I just started using guild.ai and have a question regarding cross-validation during hyperparameter optimisation.

As I understand it, guild runs my python scripts/jupyter notebooks externally and can change variables (hyperparameters) and read from the output. I created a small example using scikit-learn and skorch where I construct a model and dataset and then train the model.

So far, everything has worked fine. I can see all runs with their results and hyperparameters. However, I started wondering how I could integrate cross-validation with this. I saw some remarks regarding “cv” in the guild source code but couldn’t find any examples in the documentation.

Does guild intercept the training data and manipulates it into several smaller datasets? Or do I have to change my code to integrate cross-validation?

I would be happy if you could shed some light on this!

Thank you
Jan-Lucas

To add some thoughts to this:

If cross-validation is handled explicitly in the training script, multiple results (runs) can be created in the same way as the grid search produces multiple results (runs). E. g. training a CNN three times during cross-validation creates three different loss curves.

The advantage of handling cross-validation with guild (if it’s not already possible) is that each run is really one single run.

Hi @jlsachse! This is a great question and gets to an upcoming feature “summary operations”.
We wrote up a sample project that shows how you’d be able to implement CV using Guild and includes separate data prep, training, and summary operations.

This demo is waiting on the summary operations feature, however.

For the time being I recommend that you implement cross validation as a single operation. This would follow the standard methods outlines in this sklean tutorial.
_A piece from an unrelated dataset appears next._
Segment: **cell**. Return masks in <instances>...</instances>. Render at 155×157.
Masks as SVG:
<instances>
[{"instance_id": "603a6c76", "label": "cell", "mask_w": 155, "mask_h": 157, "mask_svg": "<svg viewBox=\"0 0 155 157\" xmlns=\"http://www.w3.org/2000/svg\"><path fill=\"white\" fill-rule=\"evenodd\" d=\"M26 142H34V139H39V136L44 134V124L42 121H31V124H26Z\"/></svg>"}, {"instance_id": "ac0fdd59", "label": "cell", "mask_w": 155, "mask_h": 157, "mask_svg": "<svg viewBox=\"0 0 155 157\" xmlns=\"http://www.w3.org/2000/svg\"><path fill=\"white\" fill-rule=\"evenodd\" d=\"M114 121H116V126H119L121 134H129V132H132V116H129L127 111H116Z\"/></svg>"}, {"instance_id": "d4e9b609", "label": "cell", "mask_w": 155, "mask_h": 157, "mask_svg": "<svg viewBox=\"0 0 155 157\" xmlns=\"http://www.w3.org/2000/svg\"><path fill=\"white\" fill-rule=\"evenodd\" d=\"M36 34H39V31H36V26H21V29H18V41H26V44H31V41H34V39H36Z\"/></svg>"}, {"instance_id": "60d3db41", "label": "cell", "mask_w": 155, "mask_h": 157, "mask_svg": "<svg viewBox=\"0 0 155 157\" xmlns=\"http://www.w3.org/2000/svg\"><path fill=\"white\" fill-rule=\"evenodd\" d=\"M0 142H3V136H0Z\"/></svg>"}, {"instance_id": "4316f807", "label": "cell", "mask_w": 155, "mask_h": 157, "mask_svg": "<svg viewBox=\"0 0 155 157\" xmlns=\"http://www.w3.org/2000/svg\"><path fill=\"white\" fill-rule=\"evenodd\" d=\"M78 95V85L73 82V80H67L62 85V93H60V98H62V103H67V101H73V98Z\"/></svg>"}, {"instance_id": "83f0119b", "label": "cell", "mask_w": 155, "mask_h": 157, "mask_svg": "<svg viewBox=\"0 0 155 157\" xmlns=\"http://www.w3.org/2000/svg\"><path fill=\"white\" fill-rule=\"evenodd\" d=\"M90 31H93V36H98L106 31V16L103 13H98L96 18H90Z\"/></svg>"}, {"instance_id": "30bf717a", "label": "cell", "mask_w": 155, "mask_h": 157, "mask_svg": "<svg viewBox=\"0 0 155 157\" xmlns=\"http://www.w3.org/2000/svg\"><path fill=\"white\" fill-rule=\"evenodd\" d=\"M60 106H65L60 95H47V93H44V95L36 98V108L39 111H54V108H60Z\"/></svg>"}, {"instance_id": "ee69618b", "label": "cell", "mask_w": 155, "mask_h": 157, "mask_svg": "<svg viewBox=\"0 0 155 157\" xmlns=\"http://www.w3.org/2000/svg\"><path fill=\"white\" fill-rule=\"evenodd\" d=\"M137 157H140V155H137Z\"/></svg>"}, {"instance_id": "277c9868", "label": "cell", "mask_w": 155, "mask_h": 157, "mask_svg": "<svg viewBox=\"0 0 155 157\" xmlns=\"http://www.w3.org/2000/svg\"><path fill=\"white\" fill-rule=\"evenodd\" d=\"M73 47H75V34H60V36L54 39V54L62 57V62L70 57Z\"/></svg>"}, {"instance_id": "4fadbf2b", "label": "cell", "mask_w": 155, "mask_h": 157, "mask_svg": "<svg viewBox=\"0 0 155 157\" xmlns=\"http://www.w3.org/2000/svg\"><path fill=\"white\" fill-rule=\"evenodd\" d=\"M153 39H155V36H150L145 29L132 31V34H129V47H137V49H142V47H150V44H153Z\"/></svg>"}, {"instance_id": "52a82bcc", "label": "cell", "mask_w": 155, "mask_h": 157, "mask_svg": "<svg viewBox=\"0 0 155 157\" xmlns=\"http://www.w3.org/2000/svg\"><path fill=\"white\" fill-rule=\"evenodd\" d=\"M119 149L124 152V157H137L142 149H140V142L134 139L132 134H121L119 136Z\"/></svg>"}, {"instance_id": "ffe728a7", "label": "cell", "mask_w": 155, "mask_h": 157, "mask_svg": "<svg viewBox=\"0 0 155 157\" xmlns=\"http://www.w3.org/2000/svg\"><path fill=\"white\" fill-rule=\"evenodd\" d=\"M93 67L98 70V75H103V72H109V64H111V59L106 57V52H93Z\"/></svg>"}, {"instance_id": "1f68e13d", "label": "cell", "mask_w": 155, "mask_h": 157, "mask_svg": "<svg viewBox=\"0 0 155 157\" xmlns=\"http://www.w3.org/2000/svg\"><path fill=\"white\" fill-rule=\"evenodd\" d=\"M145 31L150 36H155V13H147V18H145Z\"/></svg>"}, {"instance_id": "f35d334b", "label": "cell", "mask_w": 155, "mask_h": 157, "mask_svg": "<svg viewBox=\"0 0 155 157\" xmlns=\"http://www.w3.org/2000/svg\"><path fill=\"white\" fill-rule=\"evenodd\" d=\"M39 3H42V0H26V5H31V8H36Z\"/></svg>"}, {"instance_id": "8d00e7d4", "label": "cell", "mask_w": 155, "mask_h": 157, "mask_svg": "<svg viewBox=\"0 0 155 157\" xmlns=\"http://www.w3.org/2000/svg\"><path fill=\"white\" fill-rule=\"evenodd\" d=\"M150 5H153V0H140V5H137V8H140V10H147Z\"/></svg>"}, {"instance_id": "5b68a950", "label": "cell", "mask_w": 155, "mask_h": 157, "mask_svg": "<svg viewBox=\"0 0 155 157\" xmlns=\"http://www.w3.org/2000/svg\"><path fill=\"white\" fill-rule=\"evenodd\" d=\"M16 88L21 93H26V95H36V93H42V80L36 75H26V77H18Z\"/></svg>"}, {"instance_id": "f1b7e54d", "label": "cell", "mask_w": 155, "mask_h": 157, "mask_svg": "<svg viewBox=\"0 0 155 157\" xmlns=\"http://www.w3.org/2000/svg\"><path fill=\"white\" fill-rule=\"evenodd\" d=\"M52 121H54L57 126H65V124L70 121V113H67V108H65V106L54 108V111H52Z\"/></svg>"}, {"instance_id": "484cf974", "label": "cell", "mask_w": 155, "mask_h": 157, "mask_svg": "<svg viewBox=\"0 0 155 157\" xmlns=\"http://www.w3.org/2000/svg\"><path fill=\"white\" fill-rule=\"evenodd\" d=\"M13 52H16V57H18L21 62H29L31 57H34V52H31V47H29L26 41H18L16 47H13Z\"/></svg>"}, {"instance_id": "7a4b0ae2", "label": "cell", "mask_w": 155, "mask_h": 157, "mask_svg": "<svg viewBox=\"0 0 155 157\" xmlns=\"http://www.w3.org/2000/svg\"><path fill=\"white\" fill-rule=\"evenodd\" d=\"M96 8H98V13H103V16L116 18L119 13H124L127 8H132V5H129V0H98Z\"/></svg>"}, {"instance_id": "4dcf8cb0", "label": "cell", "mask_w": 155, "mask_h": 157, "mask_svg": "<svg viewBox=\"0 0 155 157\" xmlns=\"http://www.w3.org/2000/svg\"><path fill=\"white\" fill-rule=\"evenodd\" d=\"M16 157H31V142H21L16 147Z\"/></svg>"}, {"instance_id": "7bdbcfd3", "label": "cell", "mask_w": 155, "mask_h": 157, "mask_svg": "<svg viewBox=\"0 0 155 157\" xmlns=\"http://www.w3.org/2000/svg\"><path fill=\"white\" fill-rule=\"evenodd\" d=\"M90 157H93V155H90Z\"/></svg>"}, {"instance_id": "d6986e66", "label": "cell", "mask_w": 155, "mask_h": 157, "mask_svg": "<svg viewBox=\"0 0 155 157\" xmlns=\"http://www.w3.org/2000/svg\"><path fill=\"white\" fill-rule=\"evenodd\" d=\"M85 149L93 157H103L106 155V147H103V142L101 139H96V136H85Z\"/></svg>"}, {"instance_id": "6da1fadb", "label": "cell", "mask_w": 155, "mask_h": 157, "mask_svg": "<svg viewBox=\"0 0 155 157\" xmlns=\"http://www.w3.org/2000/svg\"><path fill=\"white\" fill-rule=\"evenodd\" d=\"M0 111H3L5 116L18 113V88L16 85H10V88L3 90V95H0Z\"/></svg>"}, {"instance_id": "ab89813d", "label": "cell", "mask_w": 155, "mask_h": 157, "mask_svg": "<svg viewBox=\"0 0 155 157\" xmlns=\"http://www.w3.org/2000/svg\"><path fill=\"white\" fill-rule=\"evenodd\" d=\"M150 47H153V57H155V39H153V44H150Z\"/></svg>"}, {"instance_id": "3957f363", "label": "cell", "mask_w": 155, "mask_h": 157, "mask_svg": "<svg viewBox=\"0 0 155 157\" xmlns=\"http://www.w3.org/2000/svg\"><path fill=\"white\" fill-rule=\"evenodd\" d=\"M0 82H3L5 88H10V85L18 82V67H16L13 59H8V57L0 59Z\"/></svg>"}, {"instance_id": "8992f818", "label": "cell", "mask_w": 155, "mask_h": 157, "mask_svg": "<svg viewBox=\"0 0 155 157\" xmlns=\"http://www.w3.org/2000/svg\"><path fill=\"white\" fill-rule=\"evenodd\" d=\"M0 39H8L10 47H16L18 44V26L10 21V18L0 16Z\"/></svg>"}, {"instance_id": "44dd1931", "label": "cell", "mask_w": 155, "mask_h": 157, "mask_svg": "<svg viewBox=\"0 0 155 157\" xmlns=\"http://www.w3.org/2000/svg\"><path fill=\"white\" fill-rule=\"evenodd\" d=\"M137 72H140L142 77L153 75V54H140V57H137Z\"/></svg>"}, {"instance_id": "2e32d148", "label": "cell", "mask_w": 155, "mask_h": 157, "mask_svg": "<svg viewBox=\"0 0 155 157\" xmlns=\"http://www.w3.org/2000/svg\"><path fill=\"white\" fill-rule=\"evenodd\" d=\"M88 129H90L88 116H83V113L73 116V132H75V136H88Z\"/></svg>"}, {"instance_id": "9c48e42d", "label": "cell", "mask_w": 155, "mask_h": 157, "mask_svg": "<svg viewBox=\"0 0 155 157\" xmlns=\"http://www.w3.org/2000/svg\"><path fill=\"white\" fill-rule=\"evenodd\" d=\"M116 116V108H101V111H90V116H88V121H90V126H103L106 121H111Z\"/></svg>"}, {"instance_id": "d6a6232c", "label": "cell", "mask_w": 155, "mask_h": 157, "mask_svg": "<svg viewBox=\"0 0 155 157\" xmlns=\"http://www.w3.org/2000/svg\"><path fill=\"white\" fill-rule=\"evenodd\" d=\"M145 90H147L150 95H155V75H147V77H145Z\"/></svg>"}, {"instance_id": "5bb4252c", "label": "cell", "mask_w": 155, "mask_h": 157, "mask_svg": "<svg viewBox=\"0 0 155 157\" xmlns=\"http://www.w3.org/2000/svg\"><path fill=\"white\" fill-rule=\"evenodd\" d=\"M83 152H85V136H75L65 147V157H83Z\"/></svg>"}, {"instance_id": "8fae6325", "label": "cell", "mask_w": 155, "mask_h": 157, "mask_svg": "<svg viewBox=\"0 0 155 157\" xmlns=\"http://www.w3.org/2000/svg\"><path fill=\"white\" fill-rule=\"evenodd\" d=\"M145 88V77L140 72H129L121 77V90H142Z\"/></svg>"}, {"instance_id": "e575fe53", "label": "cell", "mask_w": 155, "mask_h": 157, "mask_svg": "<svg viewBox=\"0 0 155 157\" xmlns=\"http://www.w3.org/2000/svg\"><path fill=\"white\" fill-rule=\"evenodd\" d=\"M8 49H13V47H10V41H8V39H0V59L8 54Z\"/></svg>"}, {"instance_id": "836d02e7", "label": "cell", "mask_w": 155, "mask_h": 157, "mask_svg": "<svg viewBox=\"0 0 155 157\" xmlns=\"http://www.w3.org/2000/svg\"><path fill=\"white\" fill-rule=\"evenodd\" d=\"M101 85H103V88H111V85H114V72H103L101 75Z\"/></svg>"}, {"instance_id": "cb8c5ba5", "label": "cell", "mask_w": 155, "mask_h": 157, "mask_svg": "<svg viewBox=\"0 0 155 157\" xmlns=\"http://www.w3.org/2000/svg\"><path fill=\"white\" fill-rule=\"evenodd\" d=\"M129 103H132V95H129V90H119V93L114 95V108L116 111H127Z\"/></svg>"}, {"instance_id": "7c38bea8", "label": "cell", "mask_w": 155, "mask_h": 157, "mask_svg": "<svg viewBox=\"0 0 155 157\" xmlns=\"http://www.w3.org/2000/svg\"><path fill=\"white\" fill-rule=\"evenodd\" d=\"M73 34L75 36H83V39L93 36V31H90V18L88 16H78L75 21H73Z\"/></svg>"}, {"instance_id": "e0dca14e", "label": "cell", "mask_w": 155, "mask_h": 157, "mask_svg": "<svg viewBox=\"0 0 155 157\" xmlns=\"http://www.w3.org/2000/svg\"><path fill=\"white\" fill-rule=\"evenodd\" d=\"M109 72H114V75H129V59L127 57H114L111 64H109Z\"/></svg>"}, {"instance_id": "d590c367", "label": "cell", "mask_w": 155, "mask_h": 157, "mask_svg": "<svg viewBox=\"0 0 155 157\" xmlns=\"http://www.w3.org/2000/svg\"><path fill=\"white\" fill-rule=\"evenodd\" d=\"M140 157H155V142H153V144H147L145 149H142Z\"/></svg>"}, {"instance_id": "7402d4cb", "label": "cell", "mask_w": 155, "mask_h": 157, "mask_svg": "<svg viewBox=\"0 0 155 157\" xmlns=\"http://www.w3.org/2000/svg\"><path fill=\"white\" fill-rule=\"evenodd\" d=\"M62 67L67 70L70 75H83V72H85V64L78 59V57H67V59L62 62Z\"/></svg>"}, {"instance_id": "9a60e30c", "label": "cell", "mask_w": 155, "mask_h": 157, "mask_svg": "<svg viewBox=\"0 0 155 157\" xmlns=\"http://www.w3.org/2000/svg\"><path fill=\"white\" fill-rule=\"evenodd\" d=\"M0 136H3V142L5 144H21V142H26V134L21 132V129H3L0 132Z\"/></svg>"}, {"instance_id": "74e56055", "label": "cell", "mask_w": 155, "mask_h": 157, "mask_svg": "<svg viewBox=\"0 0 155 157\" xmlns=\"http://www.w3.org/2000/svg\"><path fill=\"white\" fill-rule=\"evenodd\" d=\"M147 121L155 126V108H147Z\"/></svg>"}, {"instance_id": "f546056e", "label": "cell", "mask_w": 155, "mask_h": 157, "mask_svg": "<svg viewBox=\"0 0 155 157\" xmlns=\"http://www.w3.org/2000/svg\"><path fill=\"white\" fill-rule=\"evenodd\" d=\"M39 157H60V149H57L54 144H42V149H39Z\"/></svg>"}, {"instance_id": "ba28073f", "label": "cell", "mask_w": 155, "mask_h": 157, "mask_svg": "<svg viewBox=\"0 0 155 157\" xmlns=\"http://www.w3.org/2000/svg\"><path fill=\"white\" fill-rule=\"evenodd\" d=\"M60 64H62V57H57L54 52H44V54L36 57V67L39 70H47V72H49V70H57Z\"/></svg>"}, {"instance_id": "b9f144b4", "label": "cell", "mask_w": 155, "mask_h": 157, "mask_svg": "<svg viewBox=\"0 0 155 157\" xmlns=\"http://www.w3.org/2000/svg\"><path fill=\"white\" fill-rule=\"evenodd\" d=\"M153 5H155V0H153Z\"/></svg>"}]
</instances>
Because cross validation tends to iterate over all possible folds (given some number of divisions) it is sensible I think to implement this as a single training run. I offhand can’t think of a reason to use Guild to drive separate training runs, other than reflecting the summary scores separately. But this is not really what cross validation is useful for, rather it’s the average and std deviations of the scores when run across all of the folds.

Is there a reason you’d like to use Guild for running each fold separately, other than reflecting each pass as a separate run?

Hi @garrett,

Thank you for the quick answer and example. To set things into context, here are some details about my project:

I’m working with a small dataset, and I want to optimise multiple models with some hyperparameter search. I’ve not yet decided on the algorithm, but it will likely go with Bayes. Since the dataset is small, I think it makes sense to perform nested cross-validation.

I have two options:

  1. Integrate the nested cross-validation with guild ai hyperparameter optimisation + scikit-learn. This would be great for logging but also make the nested cross-validation seem more complicated as the outer and inner loops would be switched. I must also tightly control the random seeds to keep the splits constant across runs.

  2. I don’t use guild ai hyperparameter optimisation and use sickit-learn entirely for optimisation. This would hinder logging a bit, though.

For my first question: I only wanted a way to log loss functions in tensorboard across cross-validation runs. I use skorch to make my PyTorch model compatible with scikit-learn, and they offer a tensorboard logger. However, the logger doesn’t work with cross-validation as scikit-learn copies the model before runs, and there is a problem with the summary writer where it can’t be copied… So I tried to work around this with guild ai.

It would be great to hear your thoughts on this.